**TASK ITEM**
Please copy every line below that contains the string "wellbeing".

· · · · ·

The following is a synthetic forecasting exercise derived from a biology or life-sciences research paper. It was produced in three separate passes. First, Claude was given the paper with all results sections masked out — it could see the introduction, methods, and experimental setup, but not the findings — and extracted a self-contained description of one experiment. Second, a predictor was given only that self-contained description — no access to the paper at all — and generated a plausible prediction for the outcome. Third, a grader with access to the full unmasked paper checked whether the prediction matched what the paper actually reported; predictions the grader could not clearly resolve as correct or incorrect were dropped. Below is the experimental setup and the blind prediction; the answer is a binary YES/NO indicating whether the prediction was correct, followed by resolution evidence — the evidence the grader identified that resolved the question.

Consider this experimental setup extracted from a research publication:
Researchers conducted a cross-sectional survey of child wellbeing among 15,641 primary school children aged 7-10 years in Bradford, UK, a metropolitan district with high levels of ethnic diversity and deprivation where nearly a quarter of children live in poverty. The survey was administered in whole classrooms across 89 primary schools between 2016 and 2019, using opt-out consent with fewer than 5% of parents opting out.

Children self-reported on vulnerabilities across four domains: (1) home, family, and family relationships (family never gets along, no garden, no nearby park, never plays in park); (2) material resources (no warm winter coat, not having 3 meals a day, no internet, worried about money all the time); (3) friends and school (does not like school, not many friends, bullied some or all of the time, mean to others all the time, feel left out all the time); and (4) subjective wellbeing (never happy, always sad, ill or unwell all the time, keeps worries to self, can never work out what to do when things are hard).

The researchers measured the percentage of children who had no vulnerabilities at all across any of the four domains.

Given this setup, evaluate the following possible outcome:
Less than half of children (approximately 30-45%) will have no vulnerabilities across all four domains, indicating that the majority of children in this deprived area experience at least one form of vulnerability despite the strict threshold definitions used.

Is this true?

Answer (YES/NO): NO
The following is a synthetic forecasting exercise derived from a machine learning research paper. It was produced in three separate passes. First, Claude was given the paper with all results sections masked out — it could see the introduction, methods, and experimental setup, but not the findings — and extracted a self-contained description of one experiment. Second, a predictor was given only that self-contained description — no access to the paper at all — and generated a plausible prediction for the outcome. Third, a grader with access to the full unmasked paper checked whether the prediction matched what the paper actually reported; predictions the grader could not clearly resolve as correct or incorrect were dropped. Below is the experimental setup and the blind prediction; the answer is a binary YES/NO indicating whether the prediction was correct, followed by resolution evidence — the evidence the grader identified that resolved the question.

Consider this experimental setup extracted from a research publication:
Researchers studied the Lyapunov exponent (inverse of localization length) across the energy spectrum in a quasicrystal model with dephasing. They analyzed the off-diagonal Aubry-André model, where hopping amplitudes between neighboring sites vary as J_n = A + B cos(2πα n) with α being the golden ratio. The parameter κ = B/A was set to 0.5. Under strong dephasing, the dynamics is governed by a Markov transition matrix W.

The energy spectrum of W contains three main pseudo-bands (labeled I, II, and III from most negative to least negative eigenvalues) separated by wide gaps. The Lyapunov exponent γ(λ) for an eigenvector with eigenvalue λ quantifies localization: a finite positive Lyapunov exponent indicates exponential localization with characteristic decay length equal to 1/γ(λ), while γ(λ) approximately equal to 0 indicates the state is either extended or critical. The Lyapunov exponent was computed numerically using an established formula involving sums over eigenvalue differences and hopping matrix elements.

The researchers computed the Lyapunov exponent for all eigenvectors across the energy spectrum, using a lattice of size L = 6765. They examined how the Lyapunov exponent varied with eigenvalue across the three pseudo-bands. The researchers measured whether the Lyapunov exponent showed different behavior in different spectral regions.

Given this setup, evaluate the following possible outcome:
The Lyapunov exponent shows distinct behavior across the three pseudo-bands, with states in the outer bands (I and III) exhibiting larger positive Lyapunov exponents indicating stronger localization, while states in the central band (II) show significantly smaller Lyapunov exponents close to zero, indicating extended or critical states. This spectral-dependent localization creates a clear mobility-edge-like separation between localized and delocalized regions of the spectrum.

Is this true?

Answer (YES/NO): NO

· · · · ·

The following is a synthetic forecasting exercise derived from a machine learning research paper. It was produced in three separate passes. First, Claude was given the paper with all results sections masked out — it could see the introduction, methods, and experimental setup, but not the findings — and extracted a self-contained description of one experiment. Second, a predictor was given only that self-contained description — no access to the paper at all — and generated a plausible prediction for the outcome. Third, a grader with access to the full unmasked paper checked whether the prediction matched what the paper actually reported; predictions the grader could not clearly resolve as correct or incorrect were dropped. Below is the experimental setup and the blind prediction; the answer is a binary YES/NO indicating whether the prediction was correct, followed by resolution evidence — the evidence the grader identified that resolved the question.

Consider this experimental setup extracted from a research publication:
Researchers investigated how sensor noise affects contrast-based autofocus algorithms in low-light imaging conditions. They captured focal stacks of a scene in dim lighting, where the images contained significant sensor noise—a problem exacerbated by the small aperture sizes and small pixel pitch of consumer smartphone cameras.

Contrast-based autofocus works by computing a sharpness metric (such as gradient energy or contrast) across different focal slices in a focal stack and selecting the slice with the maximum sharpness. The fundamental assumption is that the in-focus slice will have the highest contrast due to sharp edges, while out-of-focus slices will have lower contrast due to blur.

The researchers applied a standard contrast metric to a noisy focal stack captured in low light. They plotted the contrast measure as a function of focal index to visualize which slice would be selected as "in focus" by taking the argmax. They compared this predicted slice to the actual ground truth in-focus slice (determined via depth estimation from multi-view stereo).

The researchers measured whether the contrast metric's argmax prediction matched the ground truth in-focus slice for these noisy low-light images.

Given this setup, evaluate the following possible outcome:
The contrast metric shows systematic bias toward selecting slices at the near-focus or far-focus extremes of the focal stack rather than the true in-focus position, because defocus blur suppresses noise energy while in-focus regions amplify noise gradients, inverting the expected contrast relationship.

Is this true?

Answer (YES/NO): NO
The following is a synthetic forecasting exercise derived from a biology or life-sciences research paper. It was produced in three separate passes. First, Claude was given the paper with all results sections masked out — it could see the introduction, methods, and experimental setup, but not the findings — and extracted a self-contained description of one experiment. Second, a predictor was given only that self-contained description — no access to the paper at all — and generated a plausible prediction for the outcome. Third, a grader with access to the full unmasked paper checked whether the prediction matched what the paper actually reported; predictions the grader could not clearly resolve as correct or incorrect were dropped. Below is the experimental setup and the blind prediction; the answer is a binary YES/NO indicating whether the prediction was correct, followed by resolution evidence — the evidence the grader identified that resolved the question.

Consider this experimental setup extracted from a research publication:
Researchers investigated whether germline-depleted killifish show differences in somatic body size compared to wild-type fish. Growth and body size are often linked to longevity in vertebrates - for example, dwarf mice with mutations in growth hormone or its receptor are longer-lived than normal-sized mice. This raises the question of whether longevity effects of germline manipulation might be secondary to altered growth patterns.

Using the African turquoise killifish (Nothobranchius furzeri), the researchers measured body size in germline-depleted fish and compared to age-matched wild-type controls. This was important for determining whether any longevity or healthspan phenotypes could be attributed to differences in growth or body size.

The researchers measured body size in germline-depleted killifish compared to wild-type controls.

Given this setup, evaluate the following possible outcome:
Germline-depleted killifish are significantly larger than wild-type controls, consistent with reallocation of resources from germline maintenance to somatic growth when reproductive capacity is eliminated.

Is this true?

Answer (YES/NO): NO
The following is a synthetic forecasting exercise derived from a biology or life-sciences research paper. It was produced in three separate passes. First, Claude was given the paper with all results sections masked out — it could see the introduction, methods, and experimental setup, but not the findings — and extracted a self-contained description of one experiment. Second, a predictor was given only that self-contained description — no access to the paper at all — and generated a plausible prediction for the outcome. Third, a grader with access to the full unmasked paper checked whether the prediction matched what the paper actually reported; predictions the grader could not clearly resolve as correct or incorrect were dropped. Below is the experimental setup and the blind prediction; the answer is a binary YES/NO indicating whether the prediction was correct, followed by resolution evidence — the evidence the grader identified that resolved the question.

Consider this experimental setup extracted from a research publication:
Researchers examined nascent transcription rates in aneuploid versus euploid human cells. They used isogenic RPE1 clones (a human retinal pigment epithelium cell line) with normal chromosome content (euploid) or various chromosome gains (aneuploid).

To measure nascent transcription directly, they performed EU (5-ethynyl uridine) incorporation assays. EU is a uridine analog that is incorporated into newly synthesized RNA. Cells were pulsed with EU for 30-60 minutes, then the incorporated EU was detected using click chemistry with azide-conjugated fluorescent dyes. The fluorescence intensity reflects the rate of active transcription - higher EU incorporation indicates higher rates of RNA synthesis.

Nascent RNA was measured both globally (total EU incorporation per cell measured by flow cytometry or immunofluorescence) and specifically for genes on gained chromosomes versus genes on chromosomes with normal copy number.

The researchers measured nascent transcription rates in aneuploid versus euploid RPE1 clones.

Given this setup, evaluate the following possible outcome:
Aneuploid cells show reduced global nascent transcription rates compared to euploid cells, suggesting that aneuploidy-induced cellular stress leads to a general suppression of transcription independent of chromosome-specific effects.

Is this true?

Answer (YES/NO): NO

· · · · ·

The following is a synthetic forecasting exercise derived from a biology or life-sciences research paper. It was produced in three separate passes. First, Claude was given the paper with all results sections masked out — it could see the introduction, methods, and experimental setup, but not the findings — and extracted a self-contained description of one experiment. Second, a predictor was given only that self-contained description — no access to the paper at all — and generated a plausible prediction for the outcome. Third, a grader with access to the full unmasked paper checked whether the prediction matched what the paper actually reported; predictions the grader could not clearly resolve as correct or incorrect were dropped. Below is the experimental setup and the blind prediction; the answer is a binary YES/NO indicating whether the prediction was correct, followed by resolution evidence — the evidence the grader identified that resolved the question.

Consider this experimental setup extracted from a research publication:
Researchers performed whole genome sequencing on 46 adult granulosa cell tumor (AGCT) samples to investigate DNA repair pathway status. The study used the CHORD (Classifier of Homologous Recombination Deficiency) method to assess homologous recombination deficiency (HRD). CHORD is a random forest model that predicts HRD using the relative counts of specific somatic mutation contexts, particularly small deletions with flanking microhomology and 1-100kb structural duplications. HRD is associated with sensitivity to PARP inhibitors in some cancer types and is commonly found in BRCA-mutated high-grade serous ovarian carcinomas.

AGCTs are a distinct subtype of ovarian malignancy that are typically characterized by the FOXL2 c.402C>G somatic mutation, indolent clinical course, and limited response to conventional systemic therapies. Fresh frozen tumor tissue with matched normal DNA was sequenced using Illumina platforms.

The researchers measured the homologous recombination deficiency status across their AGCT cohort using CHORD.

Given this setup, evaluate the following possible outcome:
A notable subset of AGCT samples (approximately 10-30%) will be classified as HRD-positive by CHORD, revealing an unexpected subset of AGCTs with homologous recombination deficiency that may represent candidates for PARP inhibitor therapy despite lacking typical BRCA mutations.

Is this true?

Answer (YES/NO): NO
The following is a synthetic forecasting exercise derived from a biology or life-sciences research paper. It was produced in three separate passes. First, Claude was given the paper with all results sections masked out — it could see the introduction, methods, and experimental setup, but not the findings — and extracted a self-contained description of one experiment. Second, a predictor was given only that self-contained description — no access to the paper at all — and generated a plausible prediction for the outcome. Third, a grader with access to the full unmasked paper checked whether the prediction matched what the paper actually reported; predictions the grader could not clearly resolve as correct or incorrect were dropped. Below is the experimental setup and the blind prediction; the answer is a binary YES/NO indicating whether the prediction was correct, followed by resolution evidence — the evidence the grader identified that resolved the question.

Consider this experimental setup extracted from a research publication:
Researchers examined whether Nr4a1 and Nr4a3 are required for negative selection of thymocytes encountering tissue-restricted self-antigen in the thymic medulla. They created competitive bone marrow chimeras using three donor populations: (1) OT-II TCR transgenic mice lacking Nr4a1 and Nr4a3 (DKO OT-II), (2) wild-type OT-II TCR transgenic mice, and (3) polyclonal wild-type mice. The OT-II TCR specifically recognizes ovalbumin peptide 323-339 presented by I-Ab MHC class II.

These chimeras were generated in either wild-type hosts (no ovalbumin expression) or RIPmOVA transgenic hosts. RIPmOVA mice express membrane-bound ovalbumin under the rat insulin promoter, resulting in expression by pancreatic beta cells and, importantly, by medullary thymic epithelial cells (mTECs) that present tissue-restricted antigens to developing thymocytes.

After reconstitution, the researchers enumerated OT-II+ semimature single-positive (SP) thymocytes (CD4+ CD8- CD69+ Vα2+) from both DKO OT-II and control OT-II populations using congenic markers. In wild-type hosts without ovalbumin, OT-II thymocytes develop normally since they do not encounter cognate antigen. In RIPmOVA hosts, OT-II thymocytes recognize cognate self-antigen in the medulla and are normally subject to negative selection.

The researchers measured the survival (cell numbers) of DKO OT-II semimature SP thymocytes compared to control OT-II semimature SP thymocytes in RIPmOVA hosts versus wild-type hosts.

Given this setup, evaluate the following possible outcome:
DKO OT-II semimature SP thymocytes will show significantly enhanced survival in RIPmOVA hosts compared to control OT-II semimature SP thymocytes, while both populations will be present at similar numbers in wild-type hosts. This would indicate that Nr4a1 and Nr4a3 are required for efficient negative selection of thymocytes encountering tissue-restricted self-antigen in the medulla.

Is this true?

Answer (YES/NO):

· · · · ·

**RESULT**
Researchers conducted a cross-sectional survey of child wellbeing among 15,641 primary school children aged 7-10 years in Bradford, UK, a metropolitan district with high levels of ethnic diversity and deprivation where nearly a quarter of children live in poverty. The survey was administered in whole classrooms across 89 primary schools between 2016 and 2019, using opt-out consent with fewer than 5% of parents opting out.
Children self-reported on vulnerabilities across four domains: (1) home, family, and family relationships (family never gets along, no garden, no nearby park, never plays in park); (2) material resources (no warm winter coat, not having 3 meals a day, no internet, worried about money all the time); (3) friends and school (does not like school, not many friends, bullied some or all of the time, mean to others all the time, feel left out all the time); and (4) subjective wellbeing (never happy, always sad, ill or unwell all the time, keeps worries to self, can never work out what to do when things are hard).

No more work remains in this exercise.